The weeping faces that October morning in the nation’s capital were proof that I was not alone. Americans of all races, ages, and political leanings share the deep concern that an inability to resolve our racial issues may be our undoing. All of our tears carried a question: What is to be done? My tears, however, also contained an answer — an answer that has been passed down through generations of Black experiences in America and that has slowly but relentlessly pushed the nation closer to its professed ideals: solidarity.

Back on that autumn morning of my youth when the n-word knocked the wind out of me, Marcus and I chased Cameron, but we did not catch him before he reached the school grounds. That afternoon, however, saw a different result. Cameron and Marcus crossed paths on the way home and immediately engaged in a profane war of words, calling each other everything but a child of God until the kindling caught fire in a series of blows. The two fought their way through the subdivision: throwing punches in a neighbor’s yard and trampling her tulips, swinging wildly at each other in the street and up into driveways like a caravan of chaos, and even knocking an American flag to the ground—the stars falling and settling in the dirt to be trampled by an adolescent interracial conflict.

Cover of When the Stars Begin to Fall by Theodore R. Johnson

Decades later in the Chamber of Commerce’s Hall of Flags, I tearfully concluded my address to a room of White House Fellows by recalling the gold sun etched into the back of the chair that seated George Washington during the 1787 Constitutional Convention. The sun was bisected by an imagined horizon, giving the illusion that it was either on its way up into the sky or descending to give way to the stars. As the delegates made their way to sign what would become our Constitution, Benjamin Franklin remarked, “I have often looked at that behind the President without being able to tell whether it was rising or setting: But now at length I have the happiness to know that it is a rising and not a setting Sun.”

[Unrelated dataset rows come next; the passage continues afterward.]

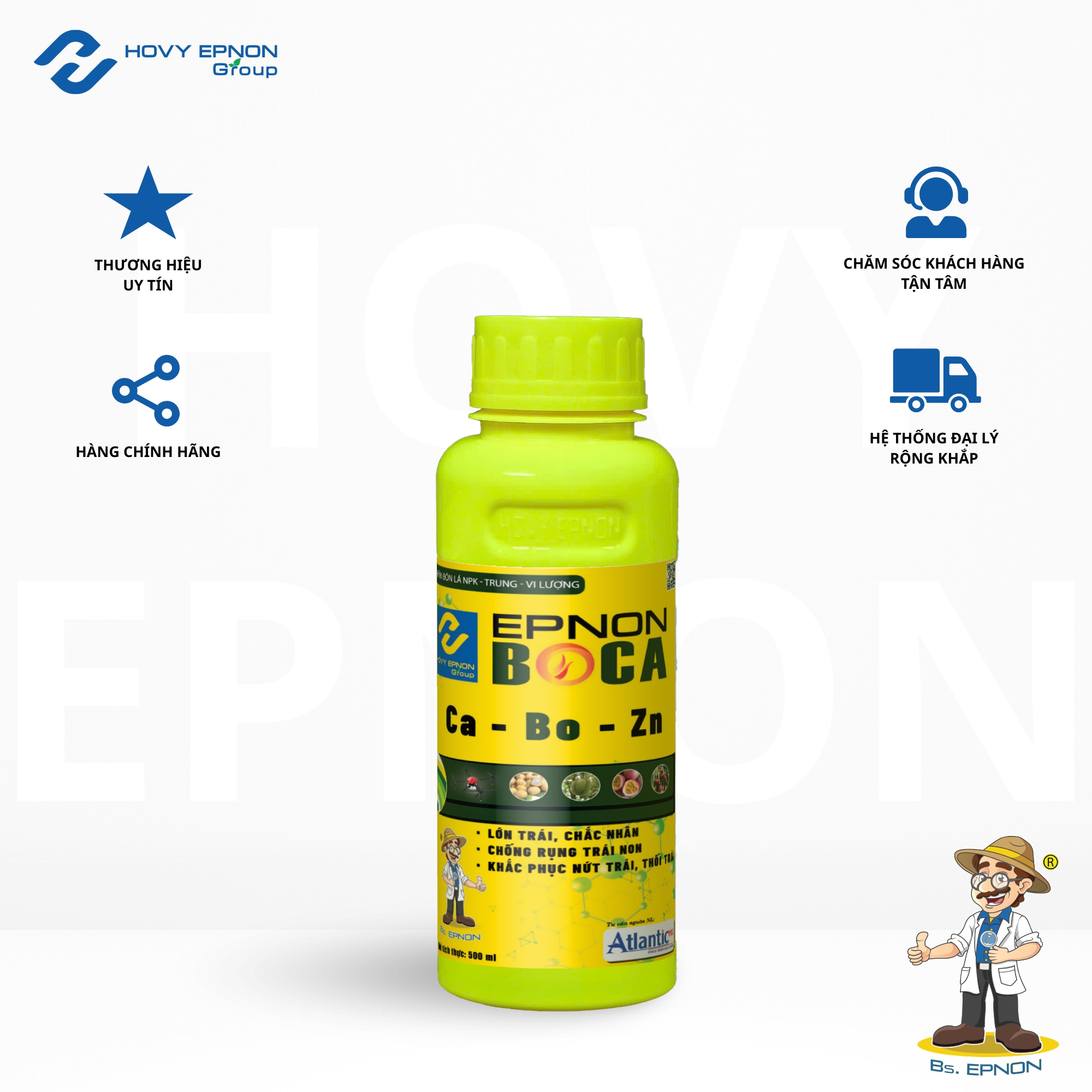 epnon boca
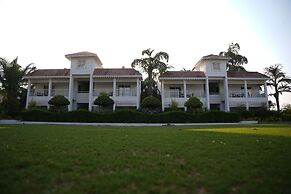 Lords Hrim Akshara Resort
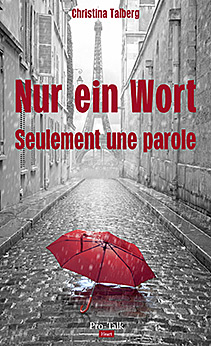 Cover: Nur ein Wort - Seulement une parole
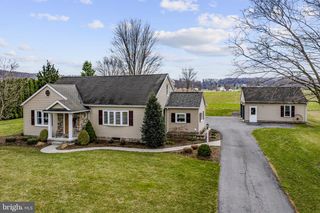 330 S REAMSTOWN RD, Ephrata, PA 17522
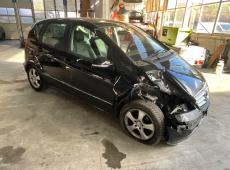 MERCEDES-BENZ A 180 CDI Avantgarde Autronic, 109 PS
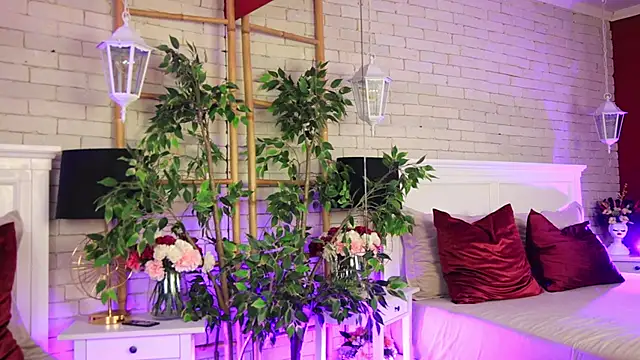 EmillyBronte online show from March 2026 08:25:02 PM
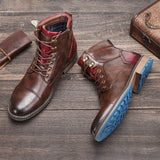 Augustin | Botines para hombre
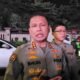 Demo Mahasiswa di Depan Markas Polisi: Aman atau Tanda Perubahan?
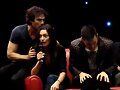 Phoebe Tonkin en Bite Me I&rsquo;m Famous 3 | Paris 2015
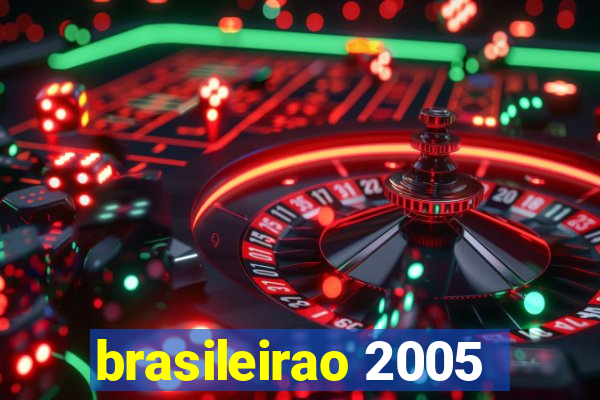 brasileirao 2005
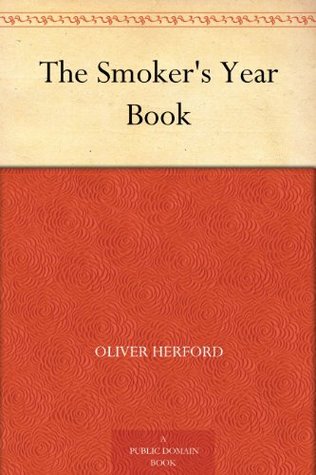 The Smoker's Year Book (Kindle Edition)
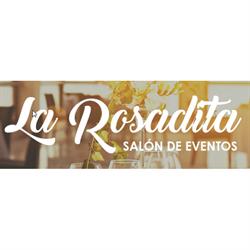 LA ROSADITA - SALON DE EVENTOS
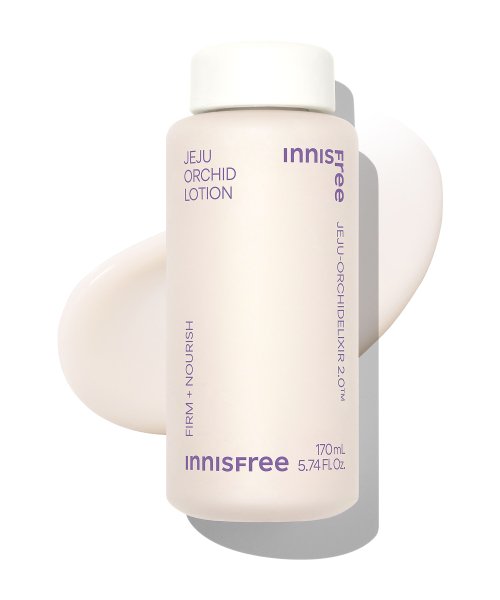 innisfree innisfree Orchid Lotion 170mL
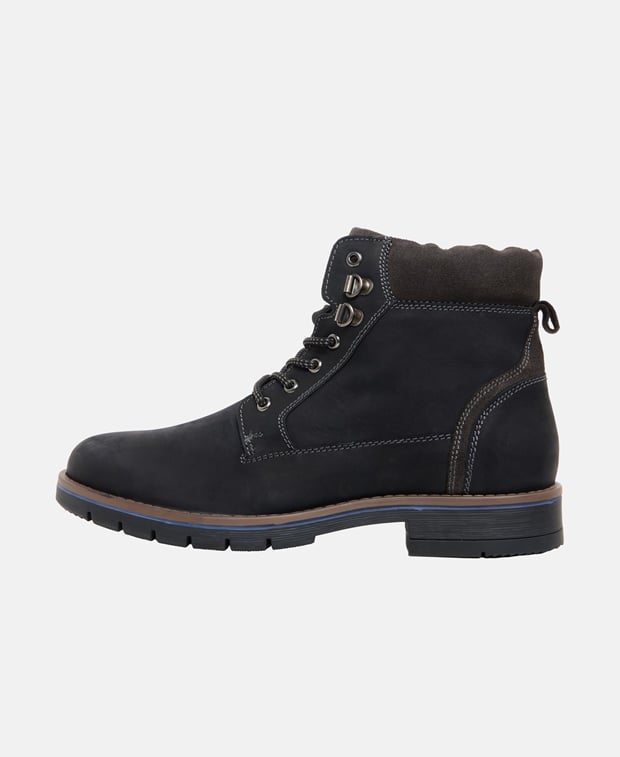 Schnürboots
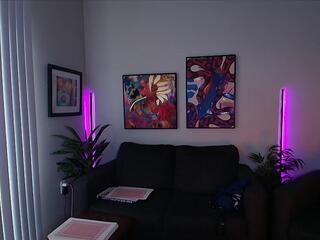 Rob Ryder webcam model stream image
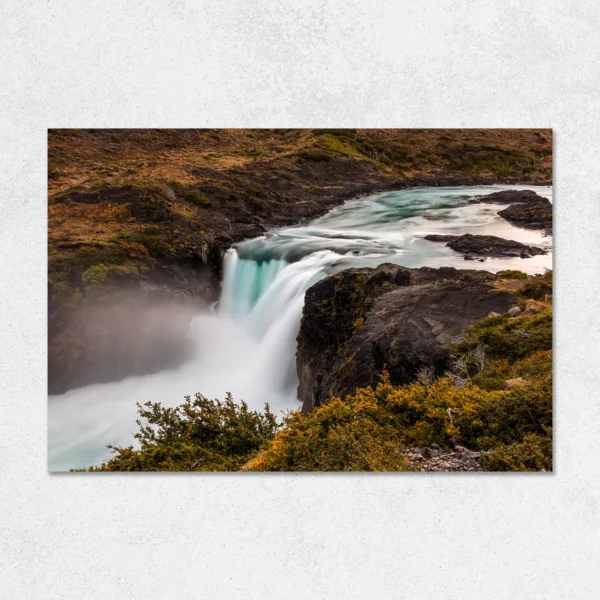 Quadro Fine Art –  Secret Flow - Imagem 5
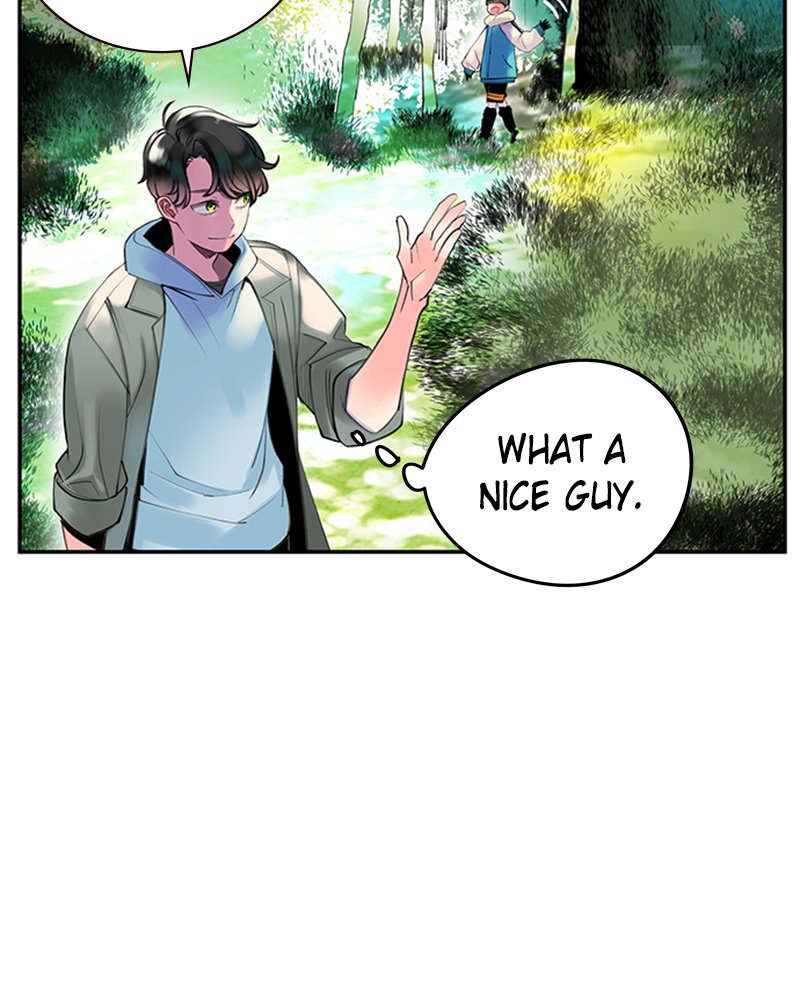 Jungle Juice Manhwa - Chapter 4 Page 28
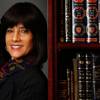 Rachel Freier poses for a picture Thursday, Dec. 29, 2016, at her law office in the Borough Park section of Brooklyn, N.Y. In some ways, Freier starts work in a Brooklyn courthouse Tuesday, Jan. 3, 2017, as apparently the first woman from Judaism's ultra-Orthodox Hasidic community to be elected as a judge in the United States.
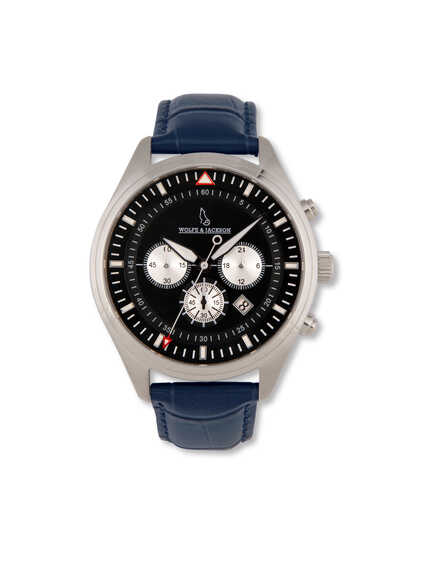 Herren Armbanduhr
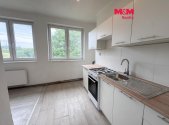 Prodej bytu, 2+1, 58 m²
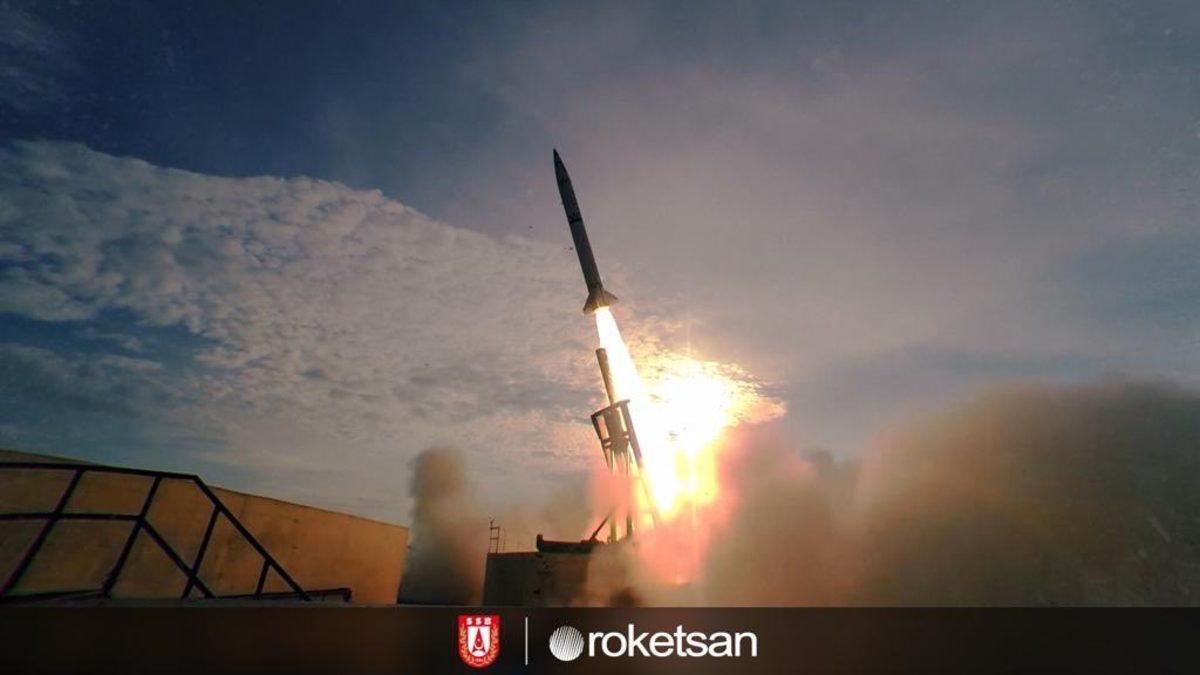 Cumhurbaşkanı, Milli Roket Motorunun Uzay Denemelerine Başlanacağını Açıkladı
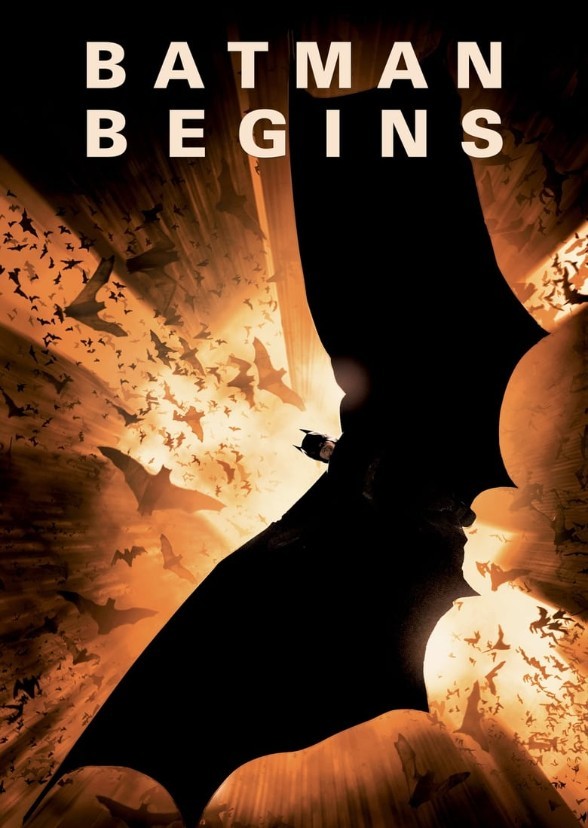 Batman: Rebirth (2005)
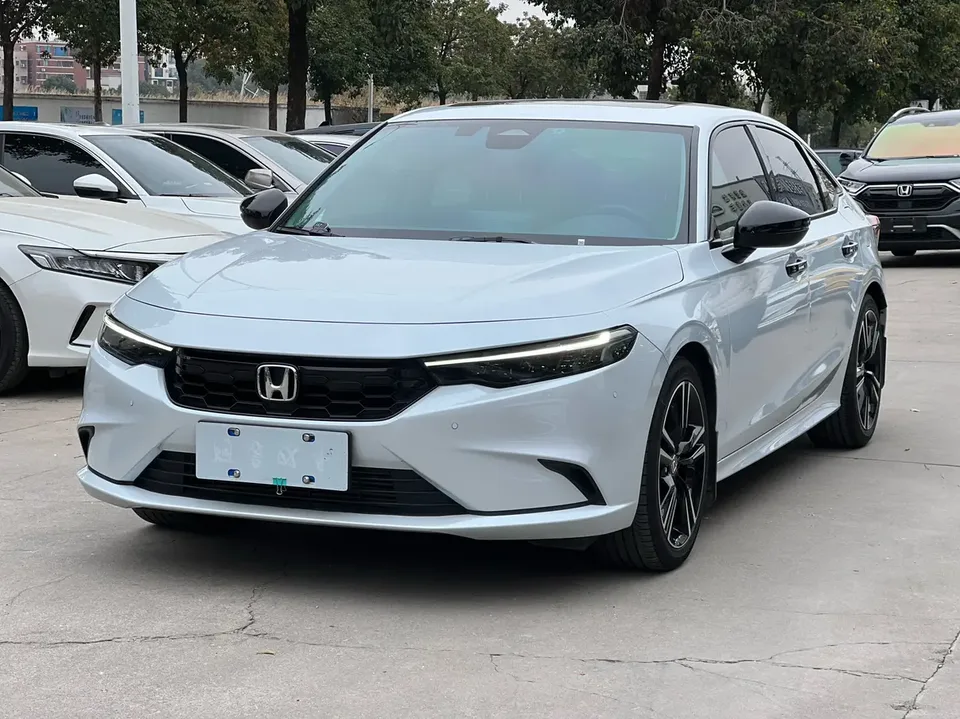 Honda Integra 2024
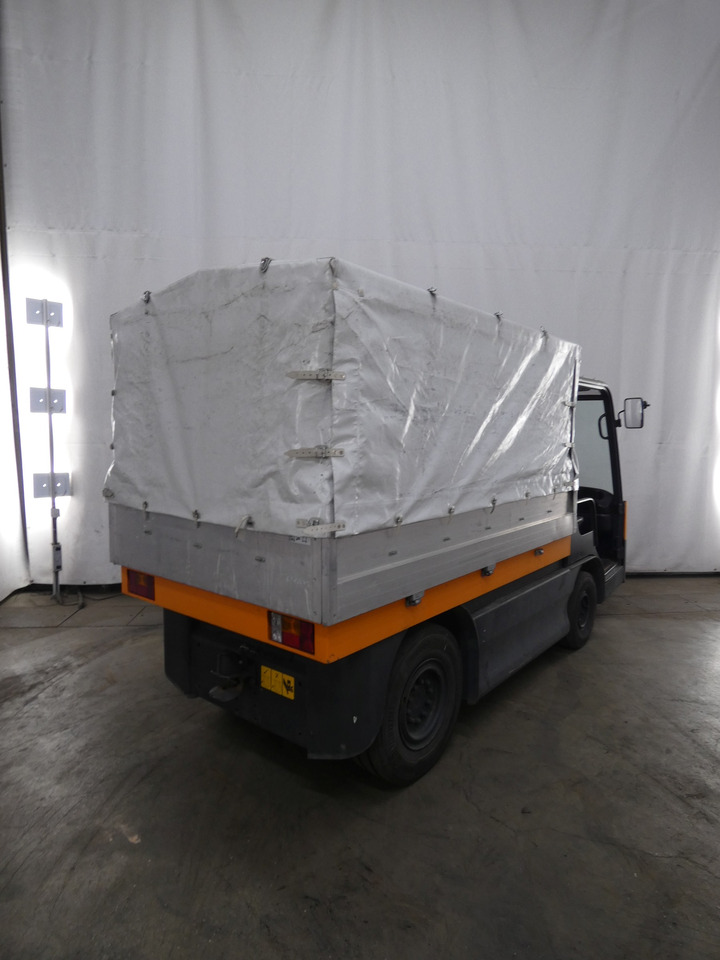 Still R08-20 - Elektricky tahač: obrázok 2 Still R08-20 - Elektricky tahač: obrázok 2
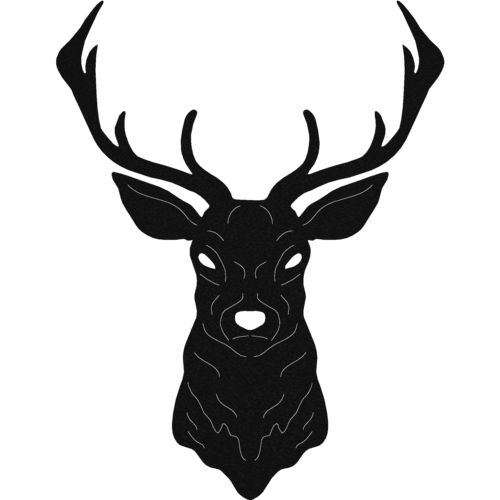 Deer_Mount_-_Metal_Wall_Art_-_Badger_Steel_USA.png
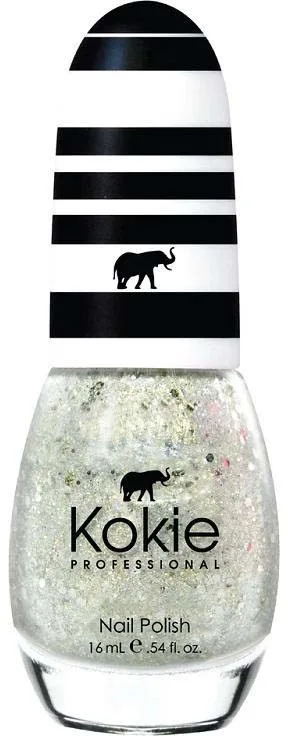 Kokie Nail Polish - Twinkle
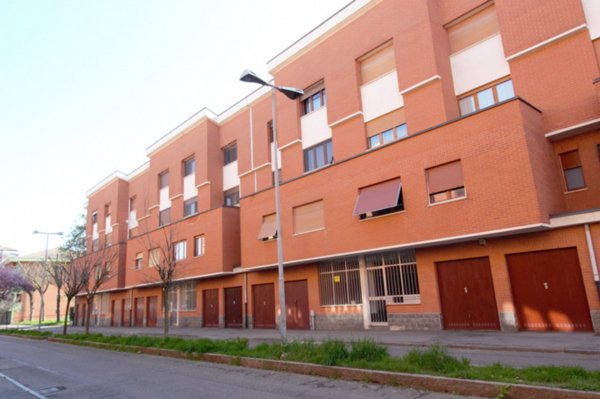 appartamento in vendita a Venaria Reale in zona Altessano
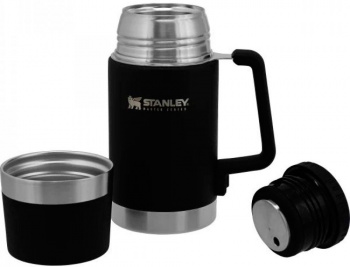 Термос Stanley Master Food Jar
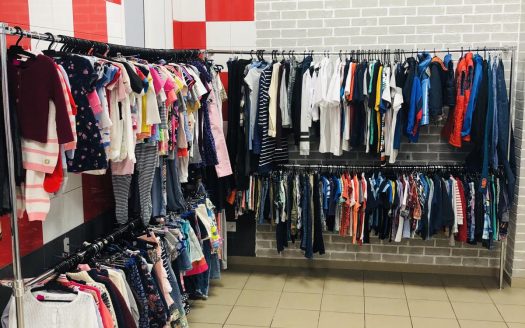 ПРОДАНО! Продается магазин секонд хенд в Минске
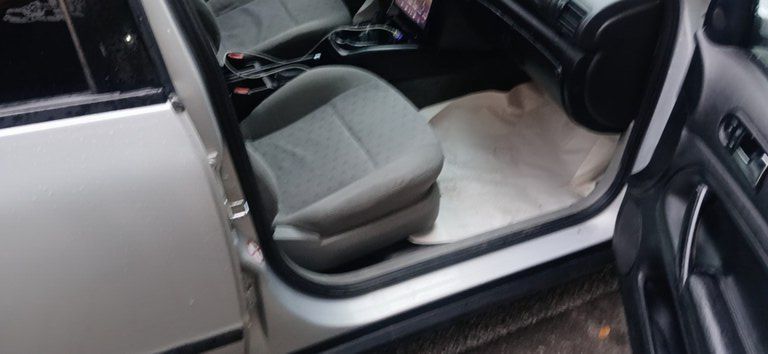 Volkswagen Passat, 1.6 L, 1997 il, 478 000 km — Avtomobillər, Şəki (4)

Under the sweltering suns of an America unrealized, many Black people toiled under the lash to help build a nation. Forbidden to sing of the freedom their souls demanded, they turned to Christian themes to cloak their hearts’ desire. Substituting visions of a heavenly rapture for their dreams of emancipation, they devised spirituals that famed sociologist and historian W.E.B DuBois called the nation’s first original music — the “sorrow songs.” One such song chronicled the rising sun, symbolizing the end of one day and the beginning of another:

My Lord, what a morning
My Lord what a morning
My Lord, what a morning
When the stars begin to fall.

When I descended the stage, I stumbled a bit. After awkwardly taking a few steps to regain my balance, David, a white retired Air Force pilot with silver hair, caught me in a bear hug next to the American flag that bordered the stage. I could not help thinking of what the generations before us would have thought of this fleeting moment of connection and unity, especially the generations of my family filled with sturdy men and women from the red clay of Georgia and the tobacco fields of South Carolina who had endured the nation’s worst impulses just so I would have a fighting chance at the Promise. If my name is any indication, they would have seen a rising sun — a reason to continue hoping that racial equality lies ahead. Whether it is indeed setting or rising, however, will depend on our ability to find the solidarity charted in the pages ahead.